▶ _TO BE DONE_
Reproduce every one of the following lines without changing a single character.

▶ _MATERIAL FOR THIS TASK_
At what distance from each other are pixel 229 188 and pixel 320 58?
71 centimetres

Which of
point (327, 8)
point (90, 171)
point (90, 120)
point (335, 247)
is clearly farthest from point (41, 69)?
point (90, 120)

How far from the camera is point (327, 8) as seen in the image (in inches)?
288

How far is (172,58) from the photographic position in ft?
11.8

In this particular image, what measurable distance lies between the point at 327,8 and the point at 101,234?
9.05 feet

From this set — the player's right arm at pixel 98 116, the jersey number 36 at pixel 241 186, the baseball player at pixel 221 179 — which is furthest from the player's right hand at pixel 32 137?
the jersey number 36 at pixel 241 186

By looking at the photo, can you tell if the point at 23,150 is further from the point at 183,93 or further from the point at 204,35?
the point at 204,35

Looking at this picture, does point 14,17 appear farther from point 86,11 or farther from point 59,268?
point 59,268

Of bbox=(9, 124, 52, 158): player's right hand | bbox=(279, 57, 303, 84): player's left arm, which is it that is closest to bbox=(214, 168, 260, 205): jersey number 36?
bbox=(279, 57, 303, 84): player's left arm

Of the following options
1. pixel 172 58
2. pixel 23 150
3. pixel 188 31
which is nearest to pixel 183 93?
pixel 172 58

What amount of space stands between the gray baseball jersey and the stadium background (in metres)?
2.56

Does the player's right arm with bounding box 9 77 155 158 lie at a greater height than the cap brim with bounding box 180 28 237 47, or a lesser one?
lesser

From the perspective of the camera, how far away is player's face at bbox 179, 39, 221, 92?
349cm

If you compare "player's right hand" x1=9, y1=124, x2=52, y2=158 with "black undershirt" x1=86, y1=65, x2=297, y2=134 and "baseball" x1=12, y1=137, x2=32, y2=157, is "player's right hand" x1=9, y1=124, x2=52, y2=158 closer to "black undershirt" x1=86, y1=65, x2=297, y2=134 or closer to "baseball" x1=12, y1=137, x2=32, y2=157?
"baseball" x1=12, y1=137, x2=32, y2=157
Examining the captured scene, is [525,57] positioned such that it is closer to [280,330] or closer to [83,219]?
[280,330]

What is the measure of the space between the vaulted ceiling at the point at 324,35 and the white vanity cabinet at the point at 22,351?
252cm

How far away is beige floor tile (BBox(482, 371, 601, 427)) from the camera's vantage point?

▶ _THE ANSWER_
At what distance from each other are pixel 229 188 and pixel 320 58?
71 centimetres

Which of
point (327, 8)
point (90, 171)
point (90, 120)
point (335, 247)
is clearly farthest from point (41, 69)?
point (90, 120)

How far from the camera is point (327, 8) as seen in the image (in inches)?
288

How far is (172,58) from the photographic position in ft?
11.8

In this particular image, what measurable distance lies between the point at 327,8 and the point at 101,234?
9.05 feet

From this set — the player's right arm at pixel 98 116, the jersey number 36 at pixel 241 186, the baseball player at pixel 221 179 — which is furthest from the player's right hand at pixel 32 137?
the jersey number 36 at pixel 241 186

By looking at the photo, can you tell if the point at 23,150 is further from the point at 183,93 or further from the point at 204,35?
the point at 204,35

Looking at this picture, does point 14,17 appear farther from point 86,11 or farther from point 59,268?
point 59,268

Of bbox=(9, 124, 52, 158): player's right hand | bbox=(279, 57, 303, 84): player's left arm, which is it that is closest to bbox=(214, 168, 260, 205): jersey number 36?
bbox=(279, 57, 303, 84): player's left arm

Of the following options
1. pixel 172 58
2. pixel 23 150
3. pixel 188 31
which is nearest to pixel 183 93?
pixel 172 58

What amount of space stands between the gray baseball jersey and the stadium background (in metres)?
2.56

Does the player's right arm with bounding box 9 77 155 158 lie at a greater height than the cap brim with bounding box 180 28 237 47, or a lesser one?
lesser

From the perspective of the camera, how far away is player's face at bbox 179, 39, 221, 92?
349cm

If you compare "player's right hand" x1=9, y1=124, x2=52, y2=158 with "black undershirt" x1=86, y1=65, x2=297, y2=134 and "baseball" x1=12, y1=137, x2=32, y2=157, is "player's right hand" x1=9, y1=124, x2=52, y2=158 closer to "black undershirt" x1=86, y1=65, x2=297, y2=134 or closer to "baseball" x1=12, y1=137, x2=32, y2=157?
"baseball" x1=12, y1=137, x2=32, y2=157
Examining the captured scene, is [525,57] positioned such that it is closer to [280,330] or closer to [83,219]?
[280,330]

What is the measure of the space between the vaulted ceiling at the point at 324,35 and the white vanity cabinet at the point at 22,351?
252cm

How far away is beige floor tile (BBox(482, 371, 601, 427)) from the camera's vantage point?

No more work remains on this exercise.